EXERCISE:
Starting at the line that contains "How great a distance separates" and ending with the last line of the material, reproduce those lines with "row of trees" changed to "line of trees" and nothing else altered.

>> START

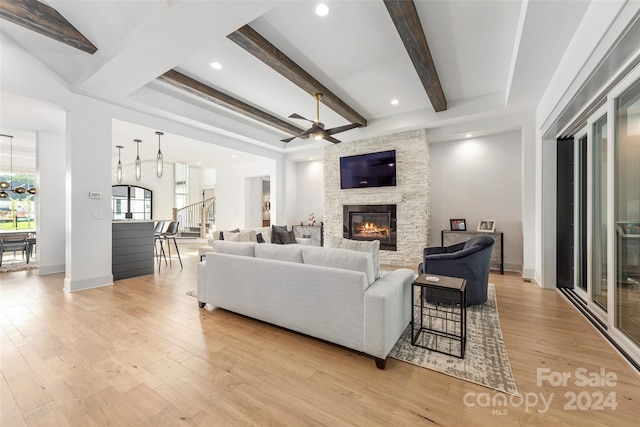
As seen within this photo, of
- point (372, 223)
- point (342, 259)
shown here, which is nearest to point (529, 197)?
point (372, 223)

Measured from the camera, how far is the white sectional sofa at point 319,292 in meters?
2.02

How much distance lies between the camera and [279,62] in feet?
10.6

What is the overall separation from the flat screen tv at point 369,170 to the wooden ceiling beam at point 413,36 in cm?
205

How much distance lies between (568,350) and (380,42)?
3.67m

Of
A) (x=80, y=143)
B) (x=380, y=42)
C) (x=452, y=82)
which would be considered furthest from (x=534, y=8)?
(x=80, y=143)

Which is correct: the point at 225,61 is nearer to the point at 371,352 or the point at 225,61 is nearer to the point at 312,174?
the point at 371,352

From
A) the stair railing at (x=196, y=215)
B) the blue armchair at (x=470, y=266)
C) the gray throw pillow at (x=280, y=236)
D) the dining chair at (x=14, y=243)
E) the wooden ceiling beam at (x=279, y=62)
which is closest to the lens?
the wooden ceiling beam at (x=279, y=62)

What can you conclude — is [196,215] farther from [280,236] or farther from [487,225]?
[487,225]

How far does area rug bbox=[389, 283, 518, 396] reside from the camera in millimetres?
1819

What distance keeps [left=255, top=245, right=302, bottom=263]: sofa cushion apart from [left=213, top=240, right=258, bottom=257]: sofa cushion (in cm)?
10

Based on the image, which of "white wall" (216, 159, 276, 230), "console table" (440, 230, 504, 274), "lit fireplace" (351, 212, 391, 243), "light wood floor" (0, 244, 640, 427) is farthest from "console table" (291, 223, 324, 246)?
"light wood floor" (0, 244, 640, 427)

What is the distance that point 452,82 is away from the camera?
4.20 m

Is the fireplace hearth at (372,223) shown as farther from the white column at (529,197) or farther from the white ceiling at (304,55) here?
the white column at (529,197)

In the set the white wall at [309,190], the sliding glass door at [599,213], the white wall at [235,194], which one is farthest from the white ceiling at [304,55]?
the white wall at [235,194]
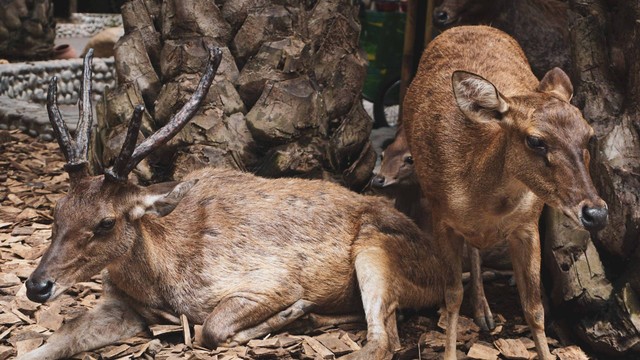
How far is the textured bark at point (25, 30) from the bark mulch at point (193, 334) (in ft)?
26.7

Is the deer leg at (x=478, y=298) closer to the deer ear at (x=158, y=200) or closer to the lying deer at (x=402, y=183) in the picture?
the lying deer at (x=402, y=183)

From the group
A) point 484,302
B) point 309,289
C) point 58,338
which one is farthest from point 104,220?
point 484,302

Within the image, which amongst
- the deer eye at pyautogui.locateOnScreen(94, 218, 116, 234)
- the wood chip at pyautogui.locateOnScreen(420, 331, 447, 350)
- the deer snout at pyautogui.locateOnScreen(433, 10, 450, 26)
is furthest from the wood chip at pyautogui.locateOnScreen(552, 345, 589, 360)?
the deer snout at pyautogui.locateOnScreen(433, 10, 450, 26)

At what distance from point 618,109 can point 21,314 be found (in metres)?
4.00

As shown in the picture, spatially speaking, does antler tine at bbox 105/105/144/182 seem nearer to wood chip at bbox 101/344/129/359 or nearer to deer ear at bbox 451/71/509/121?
wood chip at bbox 101/344/129/359

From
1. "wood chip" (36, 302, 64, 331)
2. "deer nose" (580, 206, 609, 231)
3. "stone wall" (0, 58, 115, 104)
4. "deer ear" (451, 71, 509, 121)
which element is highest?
"deer ear" (451, 71, 509, 121)

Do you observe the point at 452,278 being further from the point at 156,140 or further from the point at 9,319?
the point at 9,319

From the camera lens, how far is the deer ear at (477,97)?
4.20 m

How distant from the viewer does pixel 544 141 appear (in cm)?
406

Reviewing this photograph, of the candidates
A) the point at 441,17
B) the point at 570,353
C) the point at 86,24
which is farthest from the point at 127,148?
the point at 86,24

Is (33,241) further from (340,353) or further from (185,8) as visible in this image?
(340,353)

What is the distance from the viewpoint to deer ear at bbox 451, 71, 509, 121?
13.8ft

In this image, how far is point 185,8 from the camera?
5.87m

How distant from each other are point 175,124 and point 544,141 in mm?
2071
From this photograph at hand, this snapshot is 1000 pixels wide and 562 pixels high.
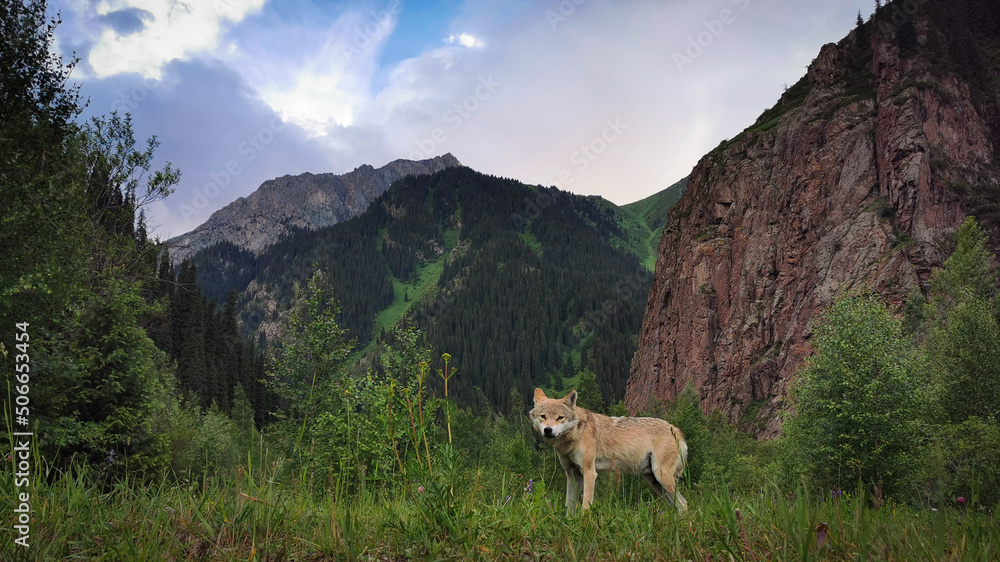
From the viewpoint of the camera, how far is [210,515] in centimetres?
298

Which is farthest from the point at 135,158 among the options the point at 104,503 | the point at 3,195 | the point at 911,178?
the point at 911,178

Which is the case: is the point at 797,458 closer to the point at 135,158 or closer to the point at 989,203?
the point at 135,158

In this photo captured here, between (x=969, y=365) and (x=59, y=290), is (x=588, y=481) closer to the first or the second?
(x=59, y=290)

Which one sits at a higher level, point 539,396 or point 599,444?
point 539,396

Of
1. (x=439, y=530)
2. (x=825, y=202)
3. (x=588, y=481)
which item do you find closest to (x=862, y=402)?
(x=588, y=481)

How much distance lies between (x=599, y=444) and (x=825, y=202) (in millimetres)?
85418

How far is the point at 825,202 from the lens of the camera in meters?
74.9

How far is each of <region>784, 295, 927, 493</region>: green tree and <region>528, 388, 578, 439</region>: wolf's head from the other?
16731 mm

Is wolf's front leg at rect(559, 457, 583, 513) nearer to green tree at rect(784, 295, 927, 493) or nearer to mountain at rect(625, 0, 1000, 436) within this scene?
green tree at rect(784, 295, 927, 493)

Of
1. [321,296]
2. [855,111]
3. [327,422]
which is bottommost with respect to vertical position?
[327,422]

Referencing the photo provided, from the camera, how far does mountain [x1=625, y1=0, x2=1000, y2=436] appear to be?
208ft

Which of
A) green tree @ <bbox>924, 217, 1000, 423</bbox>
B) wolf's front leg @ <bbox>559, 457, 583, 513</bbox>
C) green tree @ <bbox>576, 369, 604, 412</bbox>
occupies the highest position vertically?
wolf's front leg @ <bbox>559, 457, 583, 513</bbox>


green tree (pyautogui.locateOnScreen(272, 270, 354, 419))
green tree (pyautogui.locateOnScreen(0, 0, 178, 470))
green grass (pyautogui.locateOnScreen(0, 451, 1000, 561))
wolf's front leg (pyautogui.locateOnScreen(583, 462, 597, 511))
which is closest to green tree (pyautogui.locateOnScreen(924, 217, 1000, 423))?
wolf's front leg (pyautogui.locateOnScreen(583, 462, 597, 511))

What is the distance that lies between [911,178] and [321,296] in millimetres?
78114
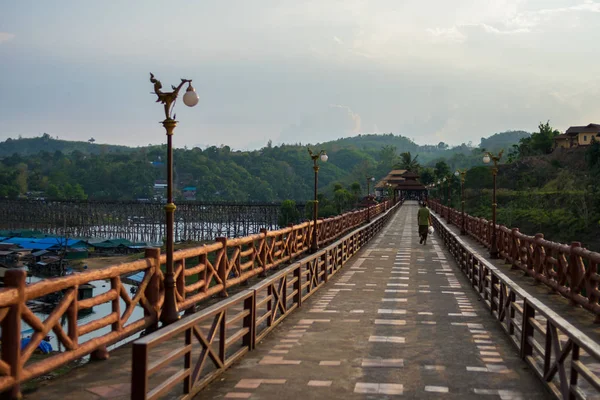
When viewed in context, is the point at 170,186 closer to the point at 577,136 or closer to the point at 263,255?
the point at 263,255

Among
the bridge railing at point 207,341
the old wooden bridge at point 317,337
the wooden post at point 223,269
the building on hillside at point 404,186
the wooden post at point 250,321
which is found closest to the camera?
the bridge railing at point 207,341

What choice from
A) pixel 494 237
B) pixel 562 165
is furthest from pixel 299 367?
pixel 562 165

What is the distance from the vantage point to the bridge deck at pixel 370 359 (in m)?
6.69

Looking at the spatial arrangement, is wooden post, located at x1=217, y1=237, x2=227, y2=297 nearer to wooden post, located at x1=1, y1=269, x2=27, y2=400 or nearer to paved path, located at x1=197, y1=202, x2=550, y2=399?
paved path, located at x1=197, y1=202, x2=550, y2=399

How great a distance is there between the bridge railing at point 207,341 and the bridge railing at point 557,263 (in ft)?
17.3

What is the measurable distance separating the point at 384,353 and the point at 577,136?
93760mm

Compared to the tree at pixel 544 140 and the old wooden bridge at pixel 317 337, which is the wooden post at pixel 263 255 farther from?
the tree at pixel 544 140

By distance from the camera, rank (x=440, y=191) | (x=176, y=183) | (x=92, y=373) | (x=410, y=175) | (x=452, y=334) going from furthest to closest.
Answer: (x=176, y=183), (x=410, y=175), (x=440, y=191), (x=452, y=334), (x=92, y=373)

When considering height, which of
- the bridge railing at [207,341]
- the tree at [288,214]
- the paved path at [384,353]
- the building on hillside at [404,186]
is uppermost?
the building on hillside at [404,186]

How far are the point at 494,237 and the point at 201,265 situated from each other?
42.9 ft

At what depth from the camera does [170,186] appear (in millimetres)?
10031

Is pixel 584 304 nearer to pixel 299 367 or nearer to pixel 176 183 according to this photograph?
pixel 299 367

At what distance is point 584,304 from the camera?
1125cm

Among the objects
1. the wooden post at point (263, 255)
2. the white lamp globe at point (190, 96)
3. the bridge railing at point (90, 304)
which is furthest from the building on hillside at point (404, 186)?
the white lamp globe at point (190, 96)
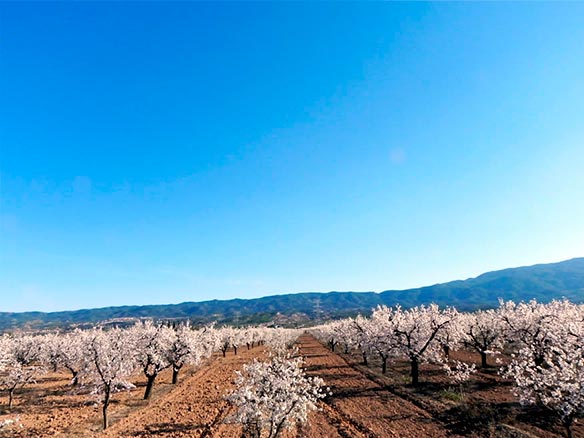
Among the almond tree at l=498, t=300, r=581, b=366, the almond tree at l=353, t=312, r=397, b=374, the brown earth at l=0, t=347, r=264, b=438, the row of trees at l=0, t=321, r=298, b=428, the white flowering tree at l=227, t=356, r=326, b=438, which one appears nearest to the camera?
the white flowering tree at l=227, t=356, r=326, b=438

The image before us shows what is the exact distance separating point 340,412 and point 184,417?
47.5ft

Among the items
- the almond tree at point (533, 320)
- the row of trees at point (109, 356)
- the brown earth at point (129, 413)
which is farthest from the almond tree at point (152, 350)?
the almond tree at point (533, 320)

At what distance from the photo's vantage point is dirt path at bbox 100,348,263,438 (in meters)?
26.3

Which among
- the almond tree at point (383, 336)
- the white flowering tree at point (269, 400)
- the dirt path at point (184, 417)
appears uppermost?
the white flowering tree at point (269, 400)

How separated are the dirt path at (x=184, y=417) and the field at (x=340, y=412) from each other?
8 centimetres

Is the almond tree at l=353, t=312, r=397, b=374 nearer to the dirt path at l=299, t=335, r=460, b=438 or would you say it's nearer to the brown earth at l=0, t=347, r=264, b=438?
the dirt path at l=299, t=335, r=460, b=438

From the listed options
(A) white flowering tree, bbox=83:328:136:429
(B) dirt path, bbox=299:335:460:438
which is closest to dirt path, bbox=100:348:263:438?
(A) white flowering tree, bbox=83:328:136:429

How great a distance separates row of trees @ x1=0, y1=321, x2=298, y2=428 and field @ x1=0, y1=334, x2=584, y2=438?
1.86 m

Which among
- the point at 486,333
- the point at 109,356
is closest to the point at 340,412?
the point at 109,356

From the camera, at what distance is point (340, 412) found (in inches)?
1228

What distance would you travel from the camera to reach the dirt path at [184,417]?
86.4ft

>> END

CORRECT RESPONSE:
How great a distance separates line of trees @ x1=0, y1=321, x2=298, y2=428 and field @ x1=0, y1=334, x2=584, y2=438?
1.86 m

Which among
- the point at 486,333
- the point at 109,356
is closest to the point at 340,412?
the point at 109,356

From the camera, at what distance is point (340, 412) found (in inches)?
1228

What distance would you travel from the camera to reach the dirt path at [184,417]?
86.4ft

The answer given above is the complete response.